++++ Data for analysis ++++

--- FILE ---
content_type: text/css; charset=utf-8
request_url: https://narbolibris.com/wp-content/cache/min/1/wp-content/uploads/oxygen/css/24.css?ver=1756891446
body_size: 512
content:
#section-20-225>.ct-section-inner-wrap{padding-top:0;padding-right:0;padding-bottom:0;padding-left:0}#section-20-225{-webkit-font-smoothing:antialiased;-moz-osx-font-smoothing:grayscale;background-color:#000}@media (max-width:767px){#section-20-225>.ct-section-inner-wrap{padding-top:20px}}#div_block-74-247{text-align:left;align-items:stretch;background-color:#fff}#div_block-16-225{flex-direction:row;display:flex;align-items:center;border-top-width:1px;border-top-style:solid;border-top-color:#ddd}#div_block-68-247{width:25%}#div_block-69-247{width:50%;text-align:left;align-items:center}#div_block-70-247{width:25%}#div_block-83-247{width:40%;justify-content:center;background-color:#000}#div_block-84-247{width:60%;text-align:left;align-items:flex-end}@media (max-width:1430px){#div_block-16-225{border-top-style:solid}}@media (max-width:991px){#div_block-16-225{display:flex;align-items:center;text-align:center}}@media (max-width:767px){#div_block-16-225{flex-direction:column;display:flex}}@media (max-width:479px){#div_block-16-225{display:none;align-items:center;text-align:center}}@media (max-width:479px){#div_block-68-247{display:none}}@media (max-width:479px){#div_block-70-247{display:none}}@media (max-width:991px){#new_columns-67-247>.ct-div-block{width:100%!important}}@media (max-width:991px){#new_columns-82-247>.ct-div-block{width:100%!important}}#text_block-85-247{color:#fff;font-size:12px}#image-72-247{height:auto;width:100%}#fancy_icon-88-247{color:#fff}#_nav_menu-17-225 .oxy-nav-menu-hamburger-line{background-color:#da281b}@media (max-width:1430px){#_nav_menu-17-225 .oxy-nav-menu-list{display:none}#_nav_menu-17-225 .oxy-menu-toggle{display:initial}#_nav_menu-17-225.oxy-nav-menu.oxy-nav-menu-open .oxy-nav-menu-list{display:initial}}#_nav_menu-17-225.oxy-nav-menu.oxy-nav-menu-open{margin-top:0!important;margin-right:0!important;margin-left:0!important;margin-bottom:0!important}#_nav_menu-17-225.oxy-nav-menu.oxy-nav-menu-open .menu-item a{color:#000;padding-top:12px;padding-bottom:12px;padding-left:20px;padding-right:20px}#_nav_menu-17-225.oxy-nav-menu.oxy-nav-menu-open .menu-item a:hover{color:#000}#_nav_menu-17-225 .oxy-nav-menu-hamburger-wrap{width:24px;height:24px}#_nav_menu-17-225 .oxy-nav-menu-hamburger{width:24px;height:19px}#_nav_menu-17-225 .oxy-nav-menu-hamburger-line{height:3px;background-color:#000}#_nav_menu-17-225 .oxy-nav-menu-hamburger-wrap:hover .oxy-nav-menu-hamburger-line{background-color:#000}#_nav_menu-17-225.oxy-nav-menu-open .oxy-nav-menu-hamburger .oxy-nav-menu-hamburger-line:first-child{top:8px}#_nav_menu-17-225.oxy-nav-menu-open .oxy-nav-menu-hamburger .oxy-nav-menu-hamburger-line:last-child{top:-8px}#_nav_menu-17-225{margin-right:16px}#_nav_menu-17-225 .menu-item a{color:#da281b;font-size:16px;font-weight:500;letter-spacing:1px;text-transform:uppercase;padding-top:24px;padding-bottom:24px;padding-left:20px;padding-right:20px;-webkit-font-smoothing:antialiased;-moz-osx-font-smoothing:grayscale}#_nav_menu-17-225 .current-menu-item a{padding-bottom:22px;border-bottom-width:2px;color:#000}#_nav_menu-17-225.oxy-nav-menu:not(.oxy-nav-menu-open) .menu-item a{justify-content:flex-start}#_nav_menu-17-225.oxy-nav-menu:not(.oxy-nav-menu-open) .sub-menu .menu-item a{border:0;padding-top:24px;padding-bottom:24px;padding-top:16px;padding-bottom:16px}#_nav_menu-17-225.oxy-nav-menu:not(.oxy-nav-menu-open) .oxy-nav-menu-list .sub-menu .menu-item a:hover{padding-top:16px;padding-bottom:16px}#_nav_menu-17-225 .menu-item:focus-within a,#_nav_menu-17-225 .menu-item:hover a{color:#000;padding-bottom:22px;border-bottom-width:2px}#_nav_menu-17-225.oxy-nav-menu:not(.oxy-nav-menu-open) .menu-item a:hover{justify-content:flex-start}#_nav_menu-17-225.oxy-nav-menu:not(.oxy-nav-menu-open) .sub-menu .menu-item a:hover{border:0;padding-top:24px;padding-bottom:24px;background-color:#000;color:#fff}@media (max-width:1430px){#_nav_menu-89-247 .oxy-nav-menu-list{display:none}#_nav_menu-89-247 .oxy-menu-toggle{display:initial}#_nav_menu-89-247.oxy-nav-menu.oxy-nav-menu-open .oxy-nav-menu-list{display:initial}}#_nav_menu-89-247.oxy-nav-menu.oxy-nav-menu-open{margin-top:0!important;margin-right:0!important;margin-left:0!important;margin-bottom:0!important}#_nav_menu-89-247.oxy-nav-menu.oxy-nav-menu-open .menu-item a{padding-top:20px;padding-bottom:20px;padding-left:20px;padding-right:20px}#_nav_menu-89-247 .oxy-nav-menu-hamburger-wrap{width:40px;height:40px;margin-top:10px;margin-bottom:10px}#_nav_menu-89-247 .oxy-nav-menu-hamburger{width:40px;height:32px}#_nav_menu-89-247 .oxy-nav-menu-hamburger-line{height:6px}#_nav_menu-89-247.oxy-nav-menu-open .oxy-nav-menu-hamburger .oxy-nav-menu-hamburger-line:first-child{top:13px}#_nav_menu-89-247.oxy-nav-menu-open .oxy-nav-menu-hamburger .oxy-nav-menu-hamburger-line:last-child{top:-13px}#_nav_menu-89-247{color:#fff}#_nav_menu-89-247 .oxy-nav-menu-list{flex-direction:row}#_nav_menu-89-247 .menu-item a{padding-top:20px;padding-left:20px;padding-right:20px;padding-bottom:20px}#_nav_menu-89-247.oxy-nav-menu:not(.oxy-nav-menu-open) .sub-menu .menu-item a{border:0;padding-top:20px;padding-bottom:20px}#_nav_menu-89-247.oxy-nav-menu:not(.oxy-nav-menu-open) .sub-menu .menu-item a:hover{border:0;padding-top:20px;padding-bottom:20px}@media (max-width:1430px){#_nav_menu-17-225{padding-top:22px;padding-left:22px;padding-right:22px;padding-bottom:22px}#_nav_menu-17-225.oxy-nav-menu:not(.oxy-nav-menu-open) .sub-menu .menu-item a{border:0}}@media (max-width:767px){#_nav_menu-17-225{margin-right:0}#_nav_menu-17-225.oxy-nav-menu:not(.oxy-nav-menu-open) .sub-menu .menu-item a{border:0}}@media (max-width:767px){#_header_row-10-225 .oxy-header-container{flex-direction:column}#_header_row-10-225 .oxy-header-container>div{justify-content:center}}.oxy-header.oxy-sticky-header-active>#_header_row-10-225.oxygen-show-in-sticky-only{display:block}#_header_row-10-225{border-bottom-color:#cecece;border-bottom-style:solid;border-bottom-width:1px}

++++

▸ **Work item**
Word for word, copy every entry.

▸ **Answer section**
--- FILE ---
content_type: text/css; charset=utf-8
request_url: https://narbolibris.com/wp-content/cache/min/1/wp-content/uploads/oxygen/css/24.css?ver=1756891446
body_size: 512
content:
#section-20-225>.ct-section-inner-wrap{padding-top:0;padding-right:0;padding-bottom:0;padding-left:0}#section-20-225{-webkit-font-smoothing:antialiased;-moz-osx-font-smoothing:grayscale;background-color:#000}@media (max-width:767px){#section-20-225>.ct-section-inner-wrap{padding-top:20px}}#div_block-74-247{text-align:left;align-items:stretch;background-color:#fff}#div_block-16-225{flex-direction:row;display:flex;align-items:center;border-top-width:1px;border-top-style:solid;border-top-color:#ddd}#div_block-68-247{width:25%}#div_block-69-247{width:50%;text-align:left;align-items:center}#div_block-70-247{width:25%}#div_block-83-247{width:40%;justify-content:center;background-color:#000}#div_block-84-247{width:60%;text-align:left;align-items:flex-end}@media (max-width:1430px){#div_block-16-225{border-top-style:solid}}@media (max-width:991px){#div_block-16-225{display:flex;align-items:center;text-align:center}}@media (max-width:767px){#div_block-16-225{flex-direction:column;display:flex}}@media (max-width:479px){#div_block-16-225{display:none;align-items:center;text-align:center}}@media (max-width:479px){#div_block-68-247{display:none}}@media (max-width:479px){#div_block-70-247{display:none}}@media (max-width:991px){#new_columns-67-247>.ct-div-block{width:100%!important}}@media (max-width:991px){#new_columns-82-247>.ct-div-block{width:100%!important}}#text_block-85-247{color:#fff;font-size:12px}#image-72-247{height:auto;width:100%}#fancy_icon-88-247{color:#fff}#_nav_menu-17-225 .oxy-nav-menu-hamburger-line{background-color:#da281b}@media (max-width:1430px){#_nav_menu-17-225 .oxy-nav-menu-list{display:none}#_nav_menu-17-225 .oxy-menu-toggle{display:initial}#_nav_menu-17-225.oxy-nav-menu.oxy-nav-menu-open .oxy-nav-menu-list{display:initial}}#_nav_menu-17-225.oxy-nav-menu.oxy-nav-menu-open{margin-top:0!important;margin-right:0!important;margin-left:0!important;margin-bottom:0!important}#_nav_menu-17-225.oxy-nav-menu.oxy-nav-menu-open .menu-item a{color:#000;padding-top:12px;padding-bottom:12px;padding-left:20px;padding-right:20px}#_nav_menu-17-225.oxy-nav-menu.oxy-nav-menu-open .menu-item a:hover{color:#000}#_nav_menu-17-225 .oxy-nav-menu-hamburger-wrap{width:24px;height:24px}#_nav_menu-17-225 .oxy-nav-menu-hamburger{width:24px;height:19px}#_nav_menu-17-225 .oxy-nav-menu-hamburger-line{height:3px;background-color:#000}#_nav_menu-17-225 .oxy-nav-menu-hamburger-wrap:hover .oxy-nav-menu-hamburger-line{background-color:#000}#_nav_menu-17-225.oxy-nav-menu-open .oxy-nav-menu-hamburger .oxy-nav-menu-hamburger-line:first-child{top:8px}#_nav_menu-17-225.oxy-nav-menu-open .oxy-nav-menu-hamburger .oxy-nav-menu-hamburger-line:last-child{top:-8px}#_nav_menu-17-225{margin-right:16px}#_nav_menu-17-225 .menu-item a{color:#da281b;font-size:16px;font-weight:500;letter-spacing:1px;text-transform:uppercase;padding-top:24px;padding-bottom:24px;padding-left:20px;padding-right:20px;-webkit-font-smoothing:antialiased;-moz-osx-font-smoothing:grayscale}#_nav_menu-17-225 .current-menu-item a{padding-bottom:22px;border-bottom-width:2px;color:#000}#_nav_menu-17-225.oxy-nav-menu:not(.oxy-nav-menu-open) .menu-item a{justify-content:flex-start}#_nav_menu-17-225.oxy-nav-menu:not(.oxy-nav-menu-open) .sub-menu .menu-item a{border:0;padding-top:24px;padding-bottom:24px;padding-top:16px;padding-bottom:16px}#_nav_menu-17-225.oxy-nav-menu:not(.oxy-nav-menu-open) .oxy-nav-menu-list .sub-menu .menu-item a:hover{padding-top:16px;padding-bottom:16px}#_nav_menu-17-225 .menu-item:focus-within a,#_nav_menu-17-225 .menu-item:hover a{color:#000;padding-bottom:22px;border-bottom-width:2px}#_nav_menu-17-225.oxy-nav-menu:not(.oxy-nav-menu-open) .menu-item a:hover{justify-content:flex-start}#_nav_menu-17-225.oxy-nav-menu:not(.oxy-nav-menu-open) .sub-menu .menu-item a:hover{border:0;padding-top:24px;padding-bottom:24px;background-color:#000;color:#fff}@media (max-width:1430px){#_nav_menu-89-247 .oxy-nav-menu-list{display:none}#_nav_menu-89-247 .oxy-menu-toggle{display:initial}#_nav_menu-89-247.oxy-nav-menu.oxy-nav-menu-open .oxy-nav-menu-list{display:initial}}#_nav_menu-89-247.oxy-nav-menu.oxy-nav-menu-open{margin-top:0!important;margin-right:0!important;margin-left:0!important;margin-bottom:0!important}#_nav_menu-89-247.oxy-nav-menu.oxy-nav-menu-open .menu-item a{padding-top:20px;padding-bottom:20px;padding-left:20px;padding-right:20px}#_nav_menu-89-247 .oxy-nav-menu-hamburger-wrap{width:40px;height:40px;margin-top:10px;margin-bottom:10px}#_nav_menu-89-247 .oxy-nav-menu-hamburger{width:40px;height:32px}#_nav_menu-89-247 .oxy-nav-menu-hamburger-line{height:6px}#_nav_menu-89-247.oxy-nav-menu-open .oxy-nav-menu-hamburger .oxy-nav-menu-hamburger-line:first-child{top:13px}#_nav_menu-89-247.oxy-nav-menu-open .oxy-nav-menu-hamburger .oxy-nav-menu-hamburger-line:last-child{top:-13px}#_nav_menu-89-247{color:#fff}#_nav_menu-89-247 .oxy-nav-menu-list{flex-direction:row}#_nav_menu-89-247 .menu-item a{padding-top:20px;padding-left:20px;padding-right:20px;padding-bottom:20px}#_nav_menu-89-247.oxy-nav-menu:not(.oxy-nav-menu-open) .sub-menu .menu-item a{border:0;padding-top:20px;padding-bottom:20px}#_nav_menu-89-247.oxy-nav-menu:not(.oxy-nav-menu-open) .sub-menu .menu-item a:hover{border:0;padding-top:20px;padding-bottom:20px}@media (max-width:1430px){#_nav_menu-17-225{padding-top:22px;padding-left:22px;padding-right:22px;padding-bottom:22px}#_nav_menu-17-225.oxy-nav-menu:not(.oxy-nav-menu-open) .sub-menu .menu-item a{border:0}}@media (max-width:767px){#_nav_menu-17-225{margin-right:0}#_nav_menu-17-225.oxy-nav-menu:not(.oxy-nav-menu-open) .sub-menu .menu-item a{border:0}}@media (max-width:767px){#_header_row-10-225 .oxy-header-container{flex-direction:column}#_header_row-10-225 .oxy-header-container>div{justify-content:center}}.oxy-header.oxy-sticky-header-active>#_header_row-10-225.oxygen-show-in-sticky-only{display:block}#_header_row-10-225{border-bottom-color:#cecece;border-bottom-style:solid;border-bottom-width:1px}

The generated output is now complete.